Hors jeu
Festival d’Avignon off:
Hors Jeu d’Enzo Cormann, mise en scène de Philippe Delaigue
Philippe Delaigue, ancien codirecteur du Centre dramatique national Drôme-Ardèche à Valence, avec Christophe Perton, a repris sa vie de compagnie et revient en Avignon avec un texte de son ami Enzo Cormann qui joue aussi dans cette création.
Un seul personnage: Gérard Smec, un ingénieur quinquagénaire licencié qui entre dans le circuit de la recherche d’emploi, circuit qui broie les êtres, en fait des numéros de dossier et leur fait perdre espoir.

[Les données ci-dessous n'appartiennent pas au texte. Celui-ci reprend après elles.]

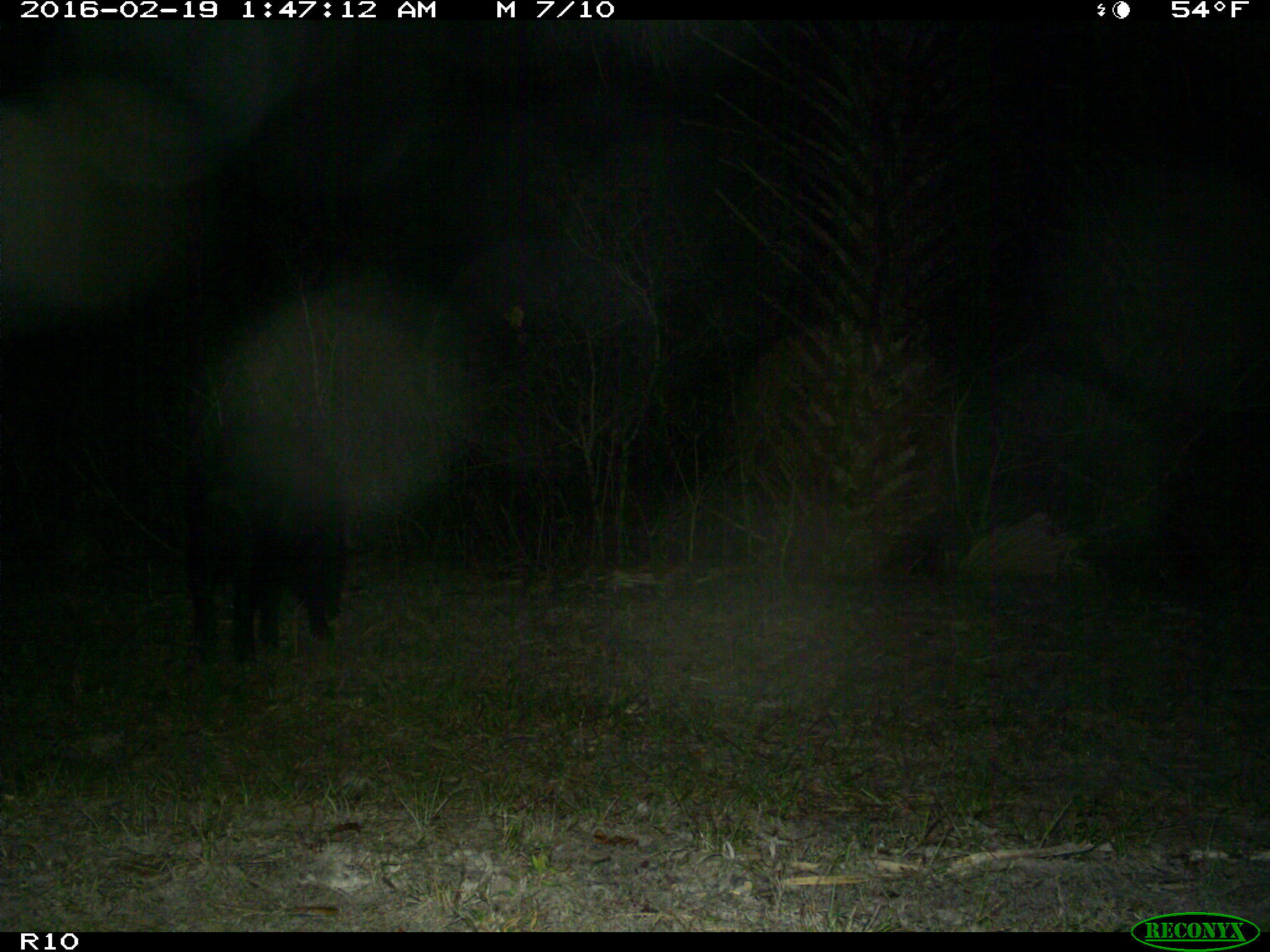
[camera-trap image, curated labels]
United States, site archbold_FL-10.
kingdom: Animalia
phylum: Chordata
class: Mammalia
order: Artiodactyla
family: Suidae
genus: Sus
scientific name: Sus scrofa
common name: wild boar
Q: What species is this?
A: Sus scrofa (wild boar).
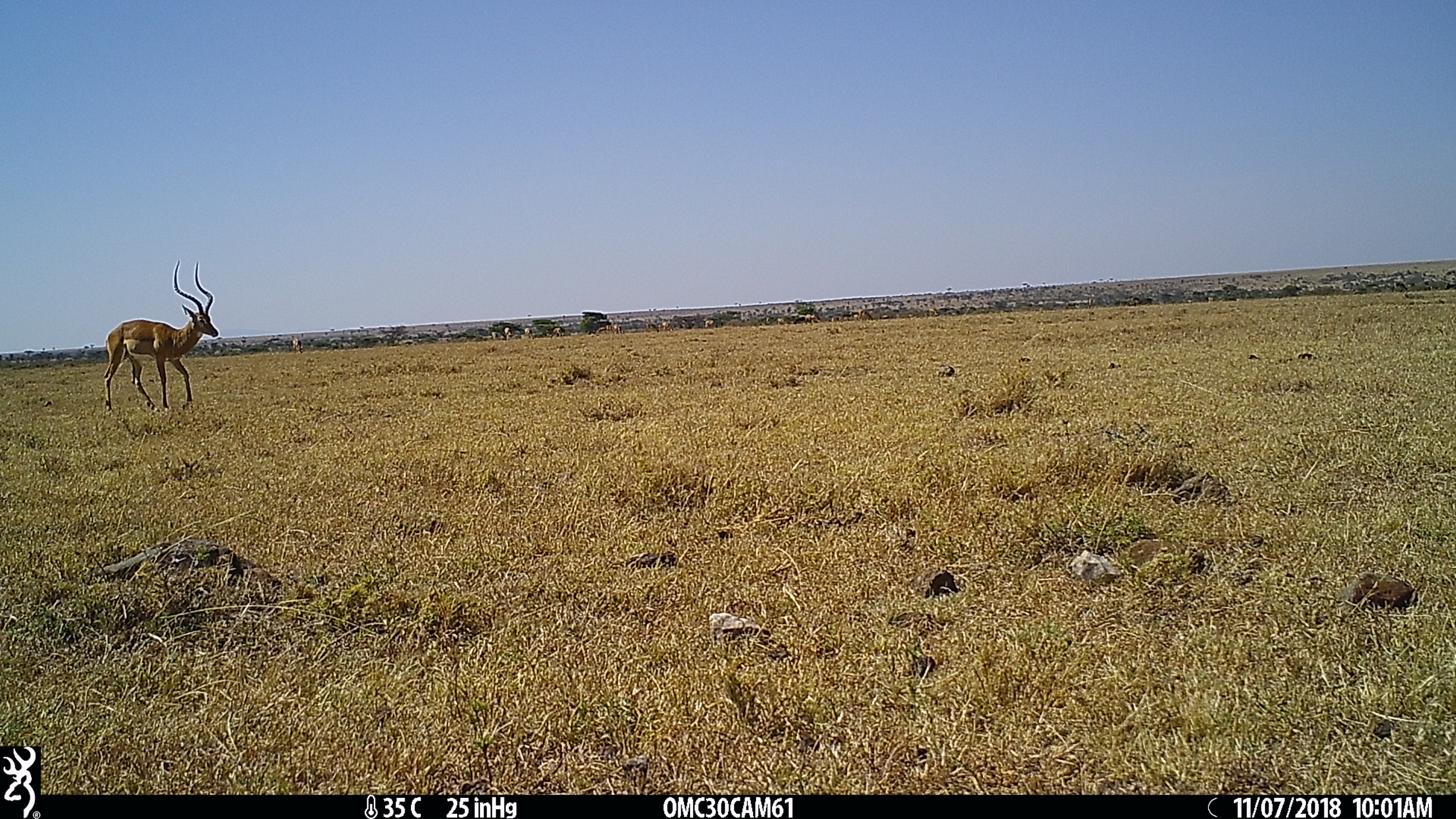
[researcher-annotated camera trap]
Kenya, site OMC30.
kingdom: Animalia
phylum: Chordata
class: Mammalia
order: Artiodactyla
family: Bovidae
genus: Aepyceros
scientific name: Aepyceros melampus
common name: impala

Il fréquente régulièrement le Job Store de sa ville et s’introduit souvent dans le bureau de la directrice sans rendez-vous pour des échanges tendus et stériles.

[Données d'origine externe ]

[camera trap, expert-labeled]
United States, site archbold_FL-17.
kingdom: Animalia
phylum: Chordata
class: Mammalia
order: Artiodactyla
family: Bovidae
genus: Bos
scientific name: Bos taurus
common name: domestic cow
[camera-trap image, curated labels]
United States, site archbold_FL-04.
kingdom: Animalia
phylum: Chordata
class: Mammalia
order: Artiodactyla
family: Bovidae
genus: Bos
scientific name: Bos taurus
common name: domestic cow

Gérard Smec se voit seulement proposer des postes dans des entreprises de ménage qu’il refuse, et voit fondre sur lui le moment de sa radiation, qui sera pour lui comme une mise à mort. Il ne se sent même plus digne de la femme qu’il aime, au point de la troquer contre un objet qui, selon lui, règlera tous ses problèmes.
Cormann explique comment et pourquoi il a écrit cette histoire : «L’écriture de fiction s’offre en effet comme une possibilité de réinjecter du mouvement (donc de la subjectivité, de la pensée, de l’affect — tous prémisses nécessaires à l’action) dans des représentations figées par l’habitude : nous savons que des gens souffrent, mais nous ne les voyons plus, nous n’y pensons pas, nous ne voulons pas le savoir. Par ailleurs, ces gens, ce ne sont pas des pauvres, des exclus, des asociaux, etc… : c’est nous, c’est moi, c’est toi. Ce sont des femmes, des hommes, jeunes ou vieux, des êtres humains, des concitoyens. Parents, enfants, amants, voisins… ce sont nos semblables : ils pensent, ils désirent, ils aiment, ils angoissent, ils rient et pleurent comme vous et moi. Ce ne sont pas des pions sur un échiquier, des unités dans une statistique, des matricules dans un dossier : ils ont une subjectivité, une histoire, un regard… qui font de chacun d’eux un être unique, un sujet (et non pas un objet) »
La mise en scène de Philippe Delaigue est d’une finesse comparable à l’écriture d’Enzo Cormann il y a disposée autour de lui une série de haut-parleurs, renforçant l’impression de souricière vécue par Gérard Smec. L’habillage sonore et musical, imaginé et parfaitement diffusé par Philippe Giordani, possède des sons aussi gris et aveuglants que la ligne de néon pointée vers nous, et son unité avec le jeu de l’acteur, relève de l’ excellence.
L’ensemble très cohérent, se déroule pour le public comme un lent cauchemar: Enzo Cormann incarne un Gérard Smec bouleversant, chevrotant, comme une bête blessée imprévisible et déterminée. Nous vivons et ressentons l’étau où il entre progressivement et où il va commettre l’irréparable. Un solo, coup de poing, qui, grâce aussi à l’univers musical de Philippe Giordani, est une heure de théâtre très fort…
Julien Barsan
Théâtre de l’Alizé à 18h jusqu’au 27 juillet.